犬はどんな時に飛びついてくる?
犬がピョンピョンと人間に飛びつく姿を目にする時、その背景には様々な理由があります。
愛犬がどんなタイミングで飛びつく行為に及ぶのかを、まずは思い返してみましょう。飼い主さんの帰宅時やオヤツを見せた時、知らない人や犬に対してなど、犬によって飛びつくシーンやタイミングには違いがあると思います。

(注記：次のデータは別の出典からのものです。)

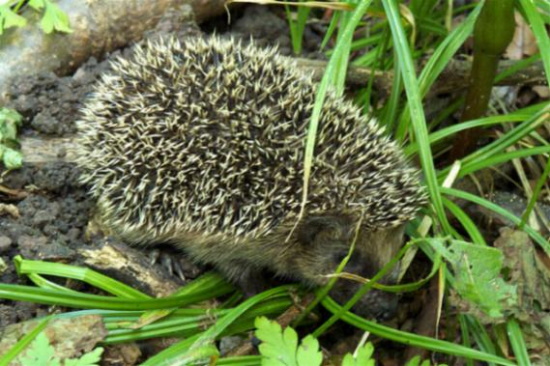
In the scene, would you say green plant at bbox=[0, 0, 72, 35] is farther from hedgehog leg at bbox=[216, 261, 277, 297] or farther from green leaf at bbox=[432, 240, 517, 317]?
green leaf at bbox=[432, 240, 517, 317]

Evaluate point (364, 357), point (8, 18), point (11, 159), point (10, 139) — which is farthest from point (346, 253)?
point (8, 18)

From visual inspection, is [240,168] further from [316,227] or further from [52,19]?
[52,19]

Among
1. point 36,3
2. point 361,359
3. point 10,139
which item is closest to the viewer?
point 361,359

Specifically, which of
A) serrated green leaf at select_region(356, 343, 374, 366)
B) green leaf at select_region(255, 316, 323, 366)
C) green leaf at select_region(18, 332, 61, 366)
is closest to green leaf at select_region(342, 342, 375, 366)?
serrated green leaf at select_region(356, 343, 374, 366)

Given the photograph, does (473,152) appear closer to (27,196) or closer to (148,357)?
(148,357)

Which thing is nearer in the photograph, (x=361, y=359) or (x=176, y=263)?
(x=361, y=359)

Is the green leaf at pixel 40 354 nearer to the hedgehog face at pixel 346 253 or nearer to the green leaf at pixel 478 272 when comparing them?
the hedgehog face at pixel 346 253

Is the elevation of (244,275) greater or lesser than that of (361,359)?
greater
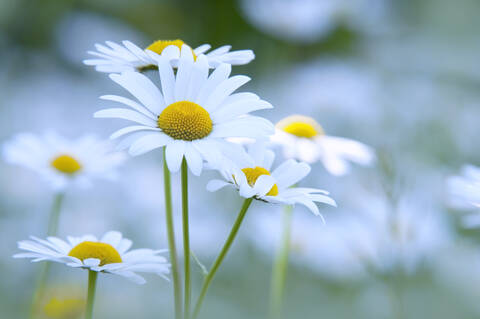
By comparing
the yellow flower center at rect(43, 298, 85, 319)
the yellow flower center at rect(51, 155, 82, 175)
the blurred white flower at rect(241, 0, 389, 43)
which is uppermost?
the blurred white flower at rect(241, 0, 389, 43)

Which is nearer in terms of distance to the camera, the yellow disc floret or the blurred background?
the yellow disc floret

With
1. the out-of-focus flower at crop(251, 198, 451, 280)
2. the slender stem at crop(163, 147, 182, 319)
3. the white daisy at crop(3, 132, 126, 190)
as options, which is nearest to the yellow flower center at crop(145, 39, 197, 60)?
the slender stem at crop(163, 147, 182, 319)

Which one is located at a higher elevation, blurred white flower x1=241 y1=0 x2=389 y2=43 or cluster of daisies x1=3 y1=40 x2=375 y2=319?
blurred white flower x1=241 y1=0 x2=389 y2=43

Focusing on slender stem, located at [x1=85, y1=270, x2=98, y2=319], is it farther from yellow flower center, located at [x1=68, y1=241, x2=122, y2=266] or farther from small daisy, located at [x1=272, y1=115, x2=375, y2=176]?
small daisy, located at [x1=272, y1=115, x2=375, y2=176]

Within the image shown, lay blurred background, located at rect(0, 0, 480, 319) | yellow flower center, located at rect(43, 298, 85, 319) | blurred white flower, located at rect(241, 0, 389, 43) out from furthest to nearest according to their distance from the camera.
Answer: blurred white flower, located at rect(241, 0, 389, 43)
blurred background, located at rect(0, 0, 480, 319)
yellow flower center, located at rect(43, 298, 85, 319)

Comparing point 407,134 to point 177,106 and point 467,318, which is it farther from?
point 177,106

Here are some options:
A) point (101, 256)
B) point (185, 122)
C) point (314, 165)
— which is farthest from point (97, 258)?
point (314, 165)

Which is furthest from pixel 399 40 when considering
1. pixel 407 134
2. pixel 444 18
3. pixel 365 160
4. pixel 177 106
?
pixel 177 106
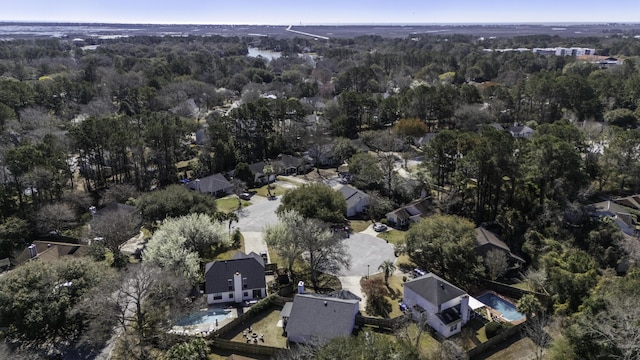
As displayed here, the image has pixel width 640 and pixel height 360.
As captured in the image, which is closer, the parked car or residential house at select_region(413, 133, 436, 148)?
the parked car

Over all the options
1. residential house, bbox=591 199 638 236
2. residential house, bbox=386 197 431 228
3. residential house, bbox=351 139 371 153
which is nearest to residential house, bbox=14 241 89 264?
residential house, bbox=386 197 431 228

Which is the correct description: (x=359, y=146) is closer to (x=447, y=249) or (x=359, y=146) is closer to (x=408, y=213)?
(x=408, y=213)

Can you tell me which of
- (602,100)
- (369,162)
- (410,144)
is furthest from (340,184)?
(602,100)

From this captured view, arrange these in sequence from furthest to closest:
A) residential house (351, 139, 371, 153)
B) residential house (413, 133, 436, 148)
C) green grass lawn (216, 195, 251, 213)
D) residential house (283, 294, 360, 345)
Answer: residential house (413, 133, 436, 148) → residential house (351, 139, 371, 153) → green grass lawn (216, 195, 251, 213) → residential house (283, 294, 360, 345)

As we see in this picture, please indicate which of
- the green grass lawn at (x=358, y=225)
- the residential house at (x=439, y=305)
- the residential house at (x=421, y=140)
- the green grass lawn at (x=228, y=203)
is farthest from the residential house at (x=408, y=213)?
the residential house at (x=421, y=140)

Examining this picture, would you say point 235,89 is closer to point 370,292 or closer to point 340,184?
point 340,184

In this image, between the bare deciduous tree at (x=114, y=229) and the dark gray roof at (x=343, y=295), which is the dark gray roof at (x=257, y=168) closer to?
the bare deciduous tree at (x=114, y=229)

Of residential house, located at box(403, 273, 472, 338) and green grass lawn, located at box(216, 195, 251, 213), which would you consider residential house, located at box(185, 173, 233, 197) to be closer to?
green grass lawn, located at box(216, 195, 251, 213)

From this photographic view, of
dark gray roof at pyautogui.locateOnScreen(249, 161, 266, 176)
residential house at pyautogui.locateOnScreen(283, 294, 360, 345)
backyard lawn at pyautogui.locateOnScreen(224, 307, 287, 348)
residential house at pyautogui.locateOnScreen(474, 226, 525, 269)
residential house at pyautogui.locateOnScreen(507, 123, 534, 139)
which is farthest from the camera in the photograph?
residential house at pyautogui.locateOnScreen(507, 123, 534, 139)
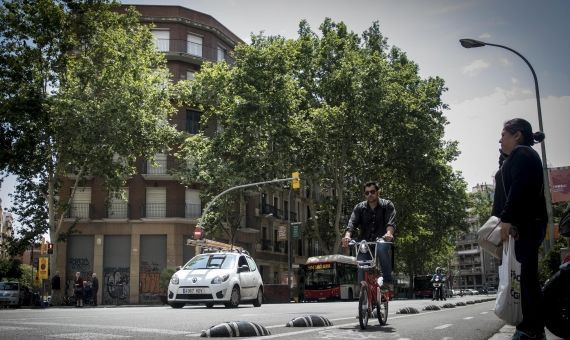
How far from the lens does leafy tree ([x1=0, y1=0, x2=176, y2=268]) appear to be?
29.7 metres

犬の飛びつく行為に隠されている理由を紹介していきますので、愛犬に当てはまる項目があるかどうかチェックしてみてください。
犬が飼い主に飛びついてくる理由は?
◆飛びついてくる理由①愛情表現によるもの
犬は、飼い主さんに会えた喜びや、大好きだよという愛情表現の一環で飛びつく場合があります。

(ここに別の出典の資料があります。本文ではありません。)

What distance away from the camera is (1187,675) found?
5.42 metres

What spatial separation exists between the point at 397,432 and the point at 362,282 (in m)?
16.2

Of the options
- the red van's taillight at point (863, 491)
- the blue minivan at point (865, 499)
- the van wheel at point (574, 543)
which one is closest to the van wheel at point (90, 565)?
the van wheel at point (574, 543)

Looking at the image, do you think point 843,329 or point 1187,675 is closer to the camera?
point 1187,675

帰宅時でしたら「やっと会えた!」という喜びが抑えきれずに飛びつくことが多いでしょう。また抱っこが好きな子でしたら、「抱っこして欲しい!」という甘えや、抱っこされて安心感を得たいという気持ちを表現しているケースがあります。
嬉しい気持ちによる興奮から、飛びつく行為に至ってしまうというわけです。
飛びつき癖のある子に最も多い理由が、この愛情表現によるものではないでしょうか。
◆飛びついてくる理由②要求によるもの
オヤツを見せた時や散歩に行く準備を始めた時などに愛犬が飛びつく場合は、それらの要求を表すために飛びつく行為に至っています。他にも、「一緒に遊びたい」「構って欲しい」という気持ちから飛びつく子もいるでしょう。
いずれも、自身の要求を満たしたいという興奮の現れです。
甘えられているようで可愛いと感じるかもしれませんが、この場合、上下関係が崩壊している可能性も考えられます。飼い主さんを見下していることが考えられますので、改めて上限関係の確立を図りましょう。
◆飛びついてくる理由③本能によるもの
散歩中に知らない犬に飛びつく場合、「どちらが強いか勝負だ!」という気持ちの表れである可能性があります。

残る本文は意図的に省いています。